We recommend to store the above lines in a file, such as ``$HOME/warpx_gcc10.profile``, and load it into your shell after a login:
.. code-block:: bash
source $HOME/warpx_gcc10.profile
Then, ``cd`` into the directory ``$HOME/src/warpx`` and use the following commands to compile:
.. code-block:: bash
cd $HOME/src/warpx
rm -rf build
cmake -S . -B build -DWarpX_COMPUTE=OMP -DWarpX_OPENPMD=ON
cmake --build build -j 10
# or (currently better performance)
cmake -S . -B build -DWarpX_COMPUTE=NOACC -DWarpX_OPENPMD=ON
cmake --build build -j 10
The general :ref:`cmake compile-time options ` apply as usual.
.. _running-cpp-ookami:
Running
-------
For running on 48 cores of a single node:
.. code-block:: bash
srun -p short -N 1 -n 48 --pty bash
OMP_NUM_THREADS=1 mpiexec -n 48 --map-by ppr:12:numa:pe=1 --report-bindings ./warpx inputs
# alternatively, using 4 MPI ranks with each 12 threads on a single node:
OMP_NUM_THREADS=12 mpiexec -n 4 --map-by ppr:4:numa:pe=12 --report-bindings ./warpx inputs
The Ookami HPE Apollo 80 system has 174 A64FX compute nodes each with 32GB of high-bandwidth memory.
Additional Compilers
--------------------
This section is just a note for developers.
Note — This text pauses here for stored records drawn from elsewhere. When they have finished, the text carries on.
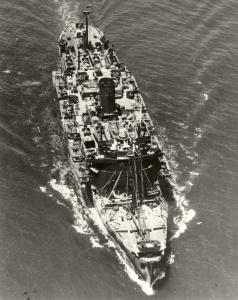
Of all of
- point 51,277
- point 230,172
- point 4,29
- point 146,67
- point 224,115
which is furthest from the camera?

We compiled with the Fujitsu Compiler (Clang) with the following build string:
.. code-block:: bash
cmake -S . -B build \
-DCMAKE_C_COMPILER=$(which mpifcc) \
-DCMAKE_C_COMPILER_ID="Clang" \
-DCMAKE_C_COMPILER_VERSION=12.0 \
-DCMAKE_C_STANDARD_COMPUTED_DEFAULT="11" \
-DCMAKE_CXX_COMPILER=$(which mpiFCC) \
-DCMAKE_CXX_COMPILER_ID="Clang" \
-DCMAKE_CXX_COMPILER_VERSION=12.0 \
-DCMAKE_CXX_STANDARD_COMPUTED_DEFAULT="14" \
-DCMAKE_CXX_FLAGS="-Nclang" \
-DAMReX_DIFFERENT_COMPILER=ON \
-DAMReX_MPI_THREAD_MULTIPLE=FALSE \
-DWarpX_COMPUTE=OMP
cmake --build build -j 10
An internal compiler error requires us to modify a range-based for loop to a conventional for loop for ``WarpX::setLoadBalanceEfficiency``.
We need to rewrite (at the moment three) loops that look roughly like this:
.. code-block:: cpp
for (int i : costs[lev]->IndexArray()) {
(*costs[lev])[i] = 0.0;
WarpX::setLoadBalanceEfficiency(lev, -1);
}
into
.. code-block:: cpp
const auto idx_arr = costs[lev]->IndexArray();
for (auto it = idx_arr.begin(); it < idx_arr.end(); ++it ) {
(*costs[lev])[*it] = 0.0;
WarpX::setLoadBalanceEfficiency(lev, -1);
}